▶ _INSTRUÇÕES_:
1. Responda, com base no acórdão da Relação de Lisboa, às perguntas seguintes:
(a) Em que secção do Tribunal da Relação de Lisboa foi proferido o acórdão?
(b) Em que qualidade teve o executado C intervenção na escritura pública?
(c) Qual o prazo concedido à exequente no despacho para documentar nos autos o que lhe foi pedido?
2. Prossiga a redação do acórdão da Relação de Lisboa a partir do ponto em que o texto termina.
===== FONTE =====
Acórdão nº 3708/22.6T8SNT.L1-7 de Tribunal da Relação de Lisboa, 20-06-2023

Data de Julgamento20 Junho 2023
Ano2023
Número Acordão3708/22.6T8SNT.L1-7
ÓrgãoTribunal da Relação de Lisboa
Acordam na 7ª Secção do Tribunal da Relação de Lisboa:


I.RELATÓRIO


1.–Banco Bilbao Vizcaya Argentaria, S.A., Sucursal Em Portugal intentou acção executiva sumária contra A [Alexandre……], B [Helia……] e C [Pedro……], apresentando como título executivo escritura pública de mútuo com hipoteca e fiança, na qual os executados A e B tiveram intervenção na qualidade de mutuários e o executado C , na qualidade de Fiador.
2.–Na sequência de várias diligências, foi proferido o seguinte despacho:
“Considerando o regime imperativo consagrado no Decreto-Lei n.º 227/2012, de 25 de Outubro, que se afigura aplicável [artigo 2.º, n.º 1, alíneas a) e b)], e o disposto no seu artigo 18.º, n.º 1, alínea b), e nos artigos 576.º, n.º 2, e 578.º, primeira parte, do CPC, convido a exequente a documentar nos autos, no prazo de 10 dias:
- a abertura, tramitação e encerramento do Procedimento Extrajudicial de Regularização de Situações de Incumprimento (PERSI) e sua efetiva comunicação aos executados mutuários;
- o cumprimento ao disposto no artigo 21.º do citado decreto-lei, em relação ao executado fiador e, tendo este exercido a faculdade aí prevista, a abertura, tramitação e encerramento do Procedimento Extrajudicial de Regularização de Situações de Incumprimento (PERSI), e sua comunicação ao mesmo executado”.
3.–Juntou o exequente vários documentos, tendo o executado Pedro Bras defendido que o exequente “não juntou nenhum documento que consubstancie o cumprimento ao disposto no art.º 21.º do Decreto-Lei n.º 227/2012 de 25 de outubro, em relação ao executado fiador”.
===== MATERIAL FORNECIDO =====
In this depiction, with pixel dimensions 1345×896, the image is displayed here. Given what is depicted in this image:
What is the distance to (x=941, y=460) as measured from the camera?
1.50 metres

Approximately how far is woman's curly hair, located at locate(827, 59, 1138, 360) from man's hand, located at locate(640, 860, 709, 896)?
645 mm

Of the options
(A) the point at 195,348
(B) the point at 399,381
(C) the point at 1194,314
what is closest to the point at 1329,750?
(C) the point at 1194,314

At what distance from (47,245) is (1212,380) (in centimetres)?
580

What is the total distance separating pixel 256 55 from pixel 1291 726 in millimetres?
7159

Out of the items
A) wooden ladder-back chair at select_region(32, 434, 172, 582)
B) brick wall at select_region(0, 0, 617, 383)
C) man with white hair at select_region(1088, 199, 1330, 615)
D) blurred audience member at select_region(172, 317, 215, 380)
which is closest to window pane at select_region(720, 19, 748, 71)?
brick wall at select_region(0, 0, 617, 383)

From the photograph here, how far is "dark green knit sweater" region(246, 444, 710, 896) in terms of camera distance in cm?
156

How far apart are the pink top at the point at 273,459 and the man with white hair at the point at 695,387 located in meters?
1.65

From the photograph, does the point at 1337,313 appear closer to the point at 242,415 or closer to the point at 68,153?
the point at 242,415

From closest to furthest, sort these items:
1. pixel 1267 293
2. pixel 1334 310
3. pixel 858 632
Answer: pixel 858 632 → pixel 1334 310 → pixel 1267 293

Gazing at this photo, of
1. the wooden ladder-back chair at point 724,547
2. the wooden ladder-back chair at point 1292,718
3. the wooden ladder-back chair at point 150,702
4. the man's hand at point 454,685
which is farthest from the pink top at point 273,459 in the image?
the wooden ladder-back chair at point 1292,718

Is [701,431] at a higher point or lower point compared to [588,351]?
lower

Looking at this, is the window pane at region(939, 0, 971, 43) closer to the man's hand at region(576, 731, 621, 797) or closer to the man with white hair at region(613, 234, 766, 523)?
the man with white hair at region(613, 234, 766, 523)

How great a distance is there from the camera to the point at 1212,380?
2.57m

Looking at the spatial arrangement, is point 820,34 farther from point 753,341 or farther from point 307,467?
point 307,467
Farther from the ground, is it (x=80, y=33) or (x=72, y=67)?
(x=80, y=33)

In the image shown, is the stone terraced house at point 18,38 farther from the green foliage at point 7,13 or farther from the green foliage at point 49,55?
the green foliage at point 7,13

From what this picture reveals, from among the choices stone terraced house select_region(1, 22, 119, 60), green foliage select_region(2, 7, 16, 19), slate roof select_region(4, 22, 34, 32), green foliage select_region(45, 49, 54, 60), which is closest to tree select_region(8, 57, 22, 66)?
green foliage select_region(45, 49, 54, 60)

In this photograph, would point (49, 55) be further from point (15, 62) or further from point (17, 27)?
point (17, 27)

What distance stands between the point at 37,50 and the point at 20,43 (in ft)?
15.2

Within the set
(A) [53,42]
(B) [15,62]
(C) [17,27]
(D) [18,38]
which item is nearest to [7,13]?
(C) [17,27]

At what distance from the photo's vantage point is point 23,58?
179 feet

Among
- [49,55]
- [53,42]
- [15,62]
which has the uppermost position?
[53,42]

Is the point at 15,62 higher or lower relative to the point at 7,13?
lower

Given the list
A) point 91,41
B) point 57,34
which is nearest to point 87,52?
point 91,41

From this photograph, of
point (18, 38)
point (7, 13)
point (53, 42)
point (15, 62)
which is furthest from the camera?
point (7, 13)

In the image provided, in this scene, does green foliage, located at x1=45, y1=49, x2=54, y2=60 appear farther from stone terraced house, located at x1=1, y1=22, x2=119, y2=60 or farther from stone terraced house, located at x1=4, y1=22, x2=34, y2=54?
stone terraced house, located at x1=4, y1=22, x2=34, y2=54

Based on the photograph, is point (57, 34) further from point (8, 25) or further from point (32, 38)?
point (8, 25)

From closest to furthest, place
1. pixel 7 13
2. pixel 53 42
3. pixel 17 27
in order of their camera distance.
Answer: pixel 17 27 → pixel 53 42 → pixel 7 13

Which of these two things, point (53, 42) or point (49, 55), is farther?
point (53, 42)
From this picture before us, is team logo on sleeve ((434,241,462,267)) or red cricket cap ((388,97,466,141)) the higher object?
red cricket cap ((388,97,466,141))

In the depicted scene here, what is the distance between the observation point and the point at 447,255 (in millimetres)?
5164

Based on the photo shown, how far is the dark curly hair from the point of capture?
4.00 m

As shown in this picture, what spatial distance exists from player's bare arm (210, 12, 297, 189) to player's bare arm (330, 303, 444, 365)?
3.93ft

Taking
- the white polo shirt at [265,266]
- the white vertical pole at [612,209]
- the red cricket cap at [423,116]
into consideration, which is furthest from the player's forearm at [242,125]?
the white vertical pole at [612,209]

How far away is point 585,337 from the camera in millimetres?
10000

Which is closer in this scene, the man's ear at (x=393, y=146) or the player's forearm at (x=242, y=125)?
=====
▶ _RESPOSTAS_:
1.
(a) Na 7ª Secção.
(b) Na qualidade de fiador.
(c) 10 dias.

2.
4.–Foi proferido despacho, no qual, ao abrigo do disposto no art 734º do CPC, se julgou “verificada a excepção dilatória inominada de preterição de sujeição dos Executados mutuários ao PERSI e de violação do dever de informação ao Executado fiador” e se rejeitou a execução.
5.–É deste despacho que o Exequente recorre, terminando as suas alegações com as seguintes conclusões:
a)-Desde logo, o Exequente, aqui recorrente, não se conforma com a decisão que versou sobre a matéria de Direito, uma vez que, cumpriu com as formalidades que se impugnam pelo DL 227/12 de 25/10.
b)-O recorrente enviou cartas de integração no PERSI em 02/03/2021, para os recorridos mutuários e em janeiro e Maio de 2021 para o fiador, bem como as cartas de extinção por falta de colaboração em 17/03/2021.
c)-Aliás os recorridos mutuários nunca solicitaram a integração deles no PERSI nem pretenderam resolver o assunto quanto ao incumprimento, pois era o fiadora que ia fazendo os pagamentos.
d)-As respetivas cartas para os mutuários foram enviadas para a única morada que o aqui recorrente tem conhecimento e que pertence ao imóvel hipotecado.
e)-Mais, o DL 227/2012 de 25 de outubro, não obrigada a que o meio de notificação seja por carta regista com aviso de receção, indicado apenas que deverá ser através de um suporte duradouro.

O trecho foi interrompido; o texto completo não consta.